Accusé d'encourager la consommation à l’excès, le milieu de la publicité attire de moins en moins les nouveaux talents. C'est pourtant bien de la nouvelle génération que viendra l’évolution du métier de communicant.
Les boomers sont en PLS. La pub, la com, les agences voient chaque jour leur aura s’effacer un peu plus. La grand-messe dominicale de Culture Pub sur M6 a disparu depuis belle lurette et une à une, les stars historiques de la profession sont parties se réfugier sur leurs terres, car la terre, elle, ne ment pas... Alors que les jeunes se bousculaient au portillon dès la sortie des écoles, c’est la croix et la bannière pour garder les talents et en attirer de nouveaux. Il y a dans chaque vieux pro, un jeune qui se demande comment on en est arrivé là, comment la joie et l’enthousiasme se sont étiolés, comment la fascination a laissé la place à la désillusion, et hélas, comment les fils de pub sont bel et bien devenus, aux yeux de certains, des vrais fils de p…
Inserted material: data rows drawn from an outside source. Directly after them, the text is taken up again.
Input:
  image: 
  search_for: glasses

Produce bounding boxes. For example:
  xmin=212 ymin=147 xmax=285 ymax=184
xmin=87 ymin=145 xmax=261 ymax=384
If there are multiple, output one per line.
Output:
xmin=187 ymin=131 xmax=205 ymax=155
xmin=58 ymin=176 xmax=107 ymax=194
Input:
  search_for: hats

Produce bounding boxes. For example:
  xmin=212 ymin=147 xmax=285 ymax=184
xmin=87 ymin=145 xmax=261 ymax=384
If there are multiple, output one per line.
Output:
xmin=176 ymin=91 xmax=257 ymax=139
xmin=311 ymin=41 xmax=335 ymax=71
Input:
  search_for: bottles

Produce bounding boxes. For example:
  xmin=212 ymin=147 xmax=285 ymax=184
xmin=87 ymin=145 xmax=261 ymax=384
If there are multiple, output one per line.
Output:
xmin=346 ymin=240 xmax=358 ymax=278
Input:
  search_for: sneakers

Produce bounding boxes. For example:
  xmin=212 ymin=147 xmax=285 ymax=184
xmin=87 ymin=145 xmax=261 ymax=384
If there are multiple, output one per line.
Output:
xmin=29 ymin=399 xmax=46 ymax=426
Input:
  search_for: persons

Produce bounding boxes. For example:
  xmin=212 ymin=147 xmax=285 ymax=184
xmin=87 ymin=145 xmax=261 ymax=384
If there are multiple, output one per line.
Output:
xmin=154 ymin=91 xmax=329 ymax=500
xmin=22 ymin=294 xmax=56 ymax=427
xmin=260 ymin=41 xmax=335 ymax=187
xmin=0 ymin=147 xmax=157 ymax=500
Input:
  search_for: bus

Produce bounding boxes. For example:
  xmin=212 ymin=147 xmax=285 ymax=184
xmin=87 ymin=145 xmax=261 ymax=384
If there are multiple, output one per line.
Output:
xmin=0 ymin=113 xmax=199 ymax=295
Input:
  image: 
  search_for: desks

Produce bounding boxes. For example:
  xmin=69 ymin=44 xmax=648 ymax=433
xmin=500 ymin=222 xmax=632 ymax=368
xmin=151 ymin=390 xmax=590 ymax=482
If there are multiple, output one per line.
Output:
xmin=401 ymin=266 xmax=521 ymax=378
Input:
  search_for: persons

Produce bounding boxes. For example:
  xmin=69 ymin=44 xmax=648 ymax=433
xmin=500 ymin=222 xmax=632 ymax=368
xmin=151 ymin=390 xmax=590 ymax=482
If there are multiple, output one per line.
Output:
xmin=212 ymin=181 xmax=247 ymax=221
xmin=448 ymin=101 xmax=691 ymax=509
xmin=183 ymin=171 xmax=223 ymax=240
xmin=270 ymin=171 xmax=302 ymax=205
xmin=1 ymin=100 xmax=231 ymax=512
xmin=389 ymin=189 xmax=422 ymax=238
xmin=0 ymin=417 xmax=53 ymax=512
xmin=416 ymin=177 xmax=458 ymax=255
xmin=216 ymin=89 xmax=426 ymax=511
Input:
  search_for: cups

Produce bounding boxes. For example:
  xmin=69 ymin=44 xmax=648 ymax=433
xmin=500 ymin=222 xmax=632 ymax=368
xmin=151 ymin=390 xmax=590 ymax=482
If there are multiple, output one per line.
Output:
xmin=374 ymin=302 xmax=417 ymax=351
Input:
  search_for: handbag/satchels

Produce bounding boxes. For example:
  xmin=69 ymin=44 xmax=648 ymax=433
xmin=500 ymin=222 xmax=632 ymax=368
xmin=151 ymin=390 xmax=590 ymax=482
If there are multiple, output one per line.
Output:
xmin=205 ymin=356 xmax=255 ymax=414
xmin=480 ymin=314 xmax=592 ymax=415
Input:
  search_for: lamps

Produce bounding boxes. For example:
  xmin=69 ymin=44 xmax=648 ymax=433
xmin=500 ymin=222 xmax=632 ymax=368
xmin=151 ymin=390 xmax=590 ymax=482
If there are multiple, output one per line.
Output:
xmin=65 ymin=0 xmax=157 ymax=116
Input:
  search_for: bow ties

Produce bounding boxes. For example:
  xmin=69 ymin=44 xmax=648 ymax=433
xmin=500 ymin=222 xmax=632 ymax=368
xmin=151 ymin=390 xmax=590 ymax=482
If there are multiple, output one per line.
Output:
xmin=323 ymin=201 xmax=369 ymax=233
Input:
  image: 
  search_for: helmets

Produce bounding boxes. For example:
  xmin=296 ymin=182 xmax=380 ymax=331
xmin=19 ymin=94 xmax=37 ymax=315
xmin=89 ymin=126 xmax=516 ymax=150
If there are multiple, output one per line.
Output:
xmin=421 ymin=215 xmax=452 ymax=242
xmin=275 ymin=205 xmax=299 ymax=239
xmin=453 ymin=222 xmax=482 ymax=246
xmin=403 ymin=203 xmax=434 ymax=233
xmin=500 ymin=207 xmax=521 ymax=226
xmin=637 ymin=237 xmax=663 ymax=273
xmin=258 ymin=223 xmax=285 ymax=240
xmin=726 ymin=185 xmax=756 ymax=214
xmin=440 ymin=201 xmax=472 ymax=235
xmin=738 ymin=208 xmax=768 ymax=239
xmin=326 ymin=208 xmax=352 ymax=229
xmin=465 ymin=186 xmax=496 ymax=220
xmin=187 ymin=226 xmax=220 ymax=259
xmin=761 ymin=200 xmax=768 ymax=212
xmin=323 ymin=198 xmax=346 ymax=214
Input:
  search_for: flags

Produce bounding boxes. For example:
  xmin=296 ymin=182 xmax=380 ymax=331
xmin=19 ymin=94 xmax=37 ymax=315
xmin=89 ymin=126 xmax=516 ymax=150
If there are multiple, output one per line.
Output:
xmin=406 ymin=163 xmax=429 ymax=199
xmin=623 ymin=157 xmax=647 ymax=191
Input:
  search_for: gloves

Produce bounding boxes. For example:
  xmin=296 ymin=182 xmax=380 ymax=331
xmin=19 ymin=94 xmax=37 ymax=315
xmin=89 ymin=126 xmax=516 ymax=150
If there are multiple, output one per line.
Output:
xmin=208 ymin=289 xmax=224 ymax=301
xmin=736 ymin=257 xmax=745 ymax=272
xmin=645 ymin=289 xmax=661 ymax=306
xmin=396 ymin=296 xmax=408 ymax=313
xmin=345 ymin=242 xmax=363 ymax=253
De Sciences Po au Celsa, nombreux sont ceux qui préfèrent aller voir ailleurs. Mille raisons pour cela. En tête, le «marche ou crève» érigé en philosophie de vie, le ruissellement du stress, les harcèlements en tous genres mais surtout, le rapport ambigu à la consommation, la défiance vis-à-vis des marques qui contribuent à faire brûler la planète, la prolifération des carrefours d’audience pour occuper, entre deux scrolls, ce qui nous reste de temps de cerveau disponible.
Inutile de nier. Nos professions, la main sur le cœur, ont servi cette soupe durant des décennies car elles sonnent au diapason des tendances dominantes. Thuriféraires du diesel hier, contempteurs aujourd’hui, elles suivent les vents dominants. Elles ont scruté et adopté les comportements des cibles qu’elles tiraient comme des pigeons. Elles ont entretenu les stéréotypes qui font vendre tant que rien ne les enjoignait à les dénoncer. Elles ont encouragé les excès en privilégiant une idée du progrès fondée sur la seule accession au confort matériel. Quoiqu’il en coûte à l’environnement et à celles et ceux qui, dans les pays émergents, rendait cette course à la consommation possible.
Un momentum favorable
Il y a donc de l’espoir. Car les mentalités évoluent et concomitamment nos métiers évolueront avec elles. Cet état de fait questionne, alerte et mobilise désormais tant les grandes marques que les agences. C’est bien à la com nouvelle génération de s’engouffrer dans cette voie pour réparer ce qui peut l’être, pour accompagner les transformations sociétales dans lesquelles s’engagent les clients éclairés avec à leur tête des équipes sensible à l’«impact» et au «bien commun». Bien sûr, à ce stade, ce sont encore souvent des mots opportuns pour soulager sa conscience. Mais peu à peu, sous la menace législative ou sous le projet d’entreprise, il y a de quoi mobiliser les énergies. Il y a de quoi retrouver ce qui peut nous rendre collectivement fiers de nos métiers de communicants et laisser au vestiaire les tenues désuètes de vendeurs de cravates dont on nous affuble. Le momentum est favorable pour établir un dialogue utile, fertile et respectueux entre agences et annonceurs de bonne volonté.
À cet espoir guidé par la raison et par l’instinct de survie, s’ajoute celui de retrouver la brillance et la créativité sans lesquelles rien ne s’imprime dans nos cerveaux. Il s’agit bien de reprendre la main sur des récits de marque qui ne tiendront désormais que s’ils sont légitimes, que s’ils leur permettent de retrouver une part d’autorité ; celle de l’auteur qui raconte une histoire, pas des histoires. C’est la mission qui s’impose à nous aujourd’hui. Dire les choses telles qu’elles sont parce qu’elles sont avouables et les dire avec légèreté et brio car rien ne peut faire l’impasse du plaisir, du désir et de la jubilation. Non, ce n’était pas mieux avant. Nous disions collectivement n’importe quoi avec talent. Il s’agit aujourd’hui de peser nos mots et nos images avec tout autant d’ambition, d’esprit et de légèreté. Quel beau programme, quelles belles perspectives professionnelles pour ceux qui viennent prendre le relais. Jeunes gens qui voulez changer le monde, soyez-en sûr, la com et la vie d’agence vaut plus que jamais la peine d’être vécue.